Search code examples
javaandroidspeech-recognitionvoice-recognitionspeech-to-text

Spell letter by letter


I'm building an Android app that will get user input by using voice to Text.

The user is going to enter codes just like 'AA001', 'BC022', 'AD011' and so on. I am already able to open the voice Recognition Activity and get user input from it (snippet below, from here), but it returns words.

I need a way to set it up in order to get just the letters and numbers the user had really entered.

private void promptSpeechInput() {
    Intent intent = new Intent(RecognizerIntent.ACTION_RECOGNIZE_SPEECH);
    intent.putExtra(RecognizerIntent.EXTRA_LANGUAGE_MODEL,
            RecognizerIntent.LANGUAGE_MODEL_FREE_FORM);
    intent.putExtra(RecognizerIntent.EXTRA_LANGUAGE, Locale.getDefault());
    intent.putExtra(RecognizerIntent.EXTRA_PROMPT,
            getString(R.string.speech_prompt));
    try {
        startActivityForResult(intent, REQ_CODE_SPEECH_INPUT);
    } catch (ActivityNotFoundException a) {
        Toast.makeText(getApplicationContext(),
                getString(R.string.speech_not_supported),
                Toast.LENGTH_SHORT).show();
    }
}

Solution

  • You can not do it with Google engine.

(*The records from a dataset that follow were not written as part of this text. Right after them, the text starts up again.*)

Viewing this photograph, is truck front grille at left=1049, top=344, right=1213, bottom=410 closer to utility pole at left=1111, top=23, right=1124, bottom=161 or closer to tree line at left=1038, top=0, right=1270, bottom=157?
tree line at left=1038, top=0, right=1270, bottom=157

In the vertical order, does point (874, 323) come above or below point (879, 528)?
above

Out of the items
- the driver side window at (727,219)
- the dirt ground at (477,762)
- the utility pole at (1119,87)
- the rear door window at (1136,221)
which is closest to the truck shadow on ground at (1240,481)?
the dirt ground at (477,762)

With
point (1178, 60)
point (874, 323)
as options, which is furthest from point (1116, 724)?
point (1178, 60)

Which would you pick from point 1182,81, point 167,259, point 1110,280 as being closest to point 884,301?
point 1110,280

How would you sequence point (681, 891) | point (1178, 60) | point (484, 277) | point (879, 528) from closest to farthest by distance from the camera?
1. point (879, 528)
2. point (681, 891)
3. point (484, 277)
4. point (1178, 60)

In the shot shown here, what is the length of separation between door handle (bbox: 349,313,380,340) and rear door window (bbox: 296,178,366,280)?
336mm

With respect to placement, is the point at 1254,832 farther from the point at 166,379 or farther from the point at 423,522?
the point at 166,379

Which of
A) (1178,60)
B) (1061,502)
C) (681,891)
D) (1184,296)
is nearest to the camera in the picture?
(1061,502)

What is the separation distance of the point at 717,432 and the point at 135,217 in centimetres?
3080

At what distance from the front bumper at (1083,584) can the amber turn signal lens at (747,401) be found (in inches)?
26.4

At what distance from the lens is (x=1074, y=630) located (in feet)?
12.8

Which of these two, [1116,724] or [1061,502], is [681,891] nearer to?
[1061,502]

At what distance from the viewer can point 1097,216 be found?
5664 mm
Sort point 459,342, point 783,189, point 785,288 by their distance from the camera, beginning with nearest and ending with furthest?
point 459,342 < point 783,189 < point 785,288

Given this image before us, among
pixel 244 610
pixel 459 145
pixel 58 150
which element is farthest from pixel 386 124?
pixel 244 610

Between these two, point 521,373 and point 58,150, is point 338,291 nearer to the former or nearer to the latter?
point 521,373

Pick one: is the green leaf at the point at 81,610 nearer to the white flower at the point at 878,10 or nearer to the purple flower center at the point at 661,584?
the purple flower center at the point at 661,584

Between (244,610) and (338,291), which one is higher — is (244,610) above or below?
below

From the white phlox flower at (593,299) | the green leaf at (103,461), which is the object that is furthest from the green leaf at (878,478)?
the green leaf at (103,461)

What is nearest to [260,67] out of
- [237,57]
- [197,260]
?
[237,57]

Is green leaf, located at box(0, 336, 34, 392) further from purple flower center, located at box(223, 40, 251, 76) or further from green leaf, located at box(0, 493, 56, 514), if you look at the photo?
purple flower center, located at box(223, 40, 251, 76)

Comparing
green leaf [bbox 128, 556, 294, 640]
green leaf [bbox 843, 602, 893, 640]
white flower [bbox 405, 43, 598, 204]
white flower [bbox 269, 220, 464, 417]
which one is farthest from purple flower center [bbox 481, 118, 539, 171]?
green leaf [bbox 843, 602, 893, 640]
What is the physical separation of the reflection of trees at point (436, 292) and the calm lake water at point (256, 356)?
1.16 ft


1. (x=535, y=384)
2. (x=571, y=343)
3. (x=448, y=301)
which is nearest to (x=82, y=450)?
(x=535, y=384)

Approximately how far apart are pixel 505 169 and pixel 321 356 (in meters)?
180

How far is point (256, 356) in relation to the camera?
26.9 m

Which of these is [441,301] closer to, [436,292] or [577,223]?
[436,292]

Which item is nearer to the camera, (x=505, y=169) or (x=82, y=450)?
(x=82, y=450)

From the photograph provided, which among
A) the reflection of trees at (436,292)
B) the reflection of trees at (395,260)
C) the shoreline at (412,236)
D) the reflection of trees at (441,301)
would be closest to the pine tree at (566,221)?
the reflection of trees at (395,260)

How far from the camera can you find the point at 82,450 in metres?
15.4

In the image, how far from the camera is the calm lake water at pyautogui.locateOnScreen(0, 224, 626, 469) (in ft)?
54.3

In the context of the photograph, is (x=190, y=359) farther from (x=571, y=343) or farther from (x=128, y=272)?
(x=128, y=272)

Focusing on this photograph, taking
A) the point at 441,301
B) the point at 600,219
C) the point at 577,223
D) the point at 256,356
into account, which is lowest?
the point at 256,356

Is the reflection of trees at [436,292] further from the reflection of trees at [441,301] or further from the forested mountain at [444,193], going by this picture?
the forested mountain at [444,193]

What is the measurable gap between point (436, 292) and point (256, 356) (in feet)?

You can do it with other engines like CMUSphinx. There you can specify a grammar to recognize only letters and digits, the grammar should look like this:

    #JSGF V1.0;
    grammar alphadigits;
    public <letters> = (one | two | three | four | ... | a. | b. | c. | d. ... | z.)*;
    

    Such grammar will return you only digits with higher accuracy than Google native API.

    For better recognition accuracy it is also recommended to add letter combinations into the grammar instead of letter. For example if you want "aa", then add "aa" to the grammar. Letters are too short to be recognized reliably.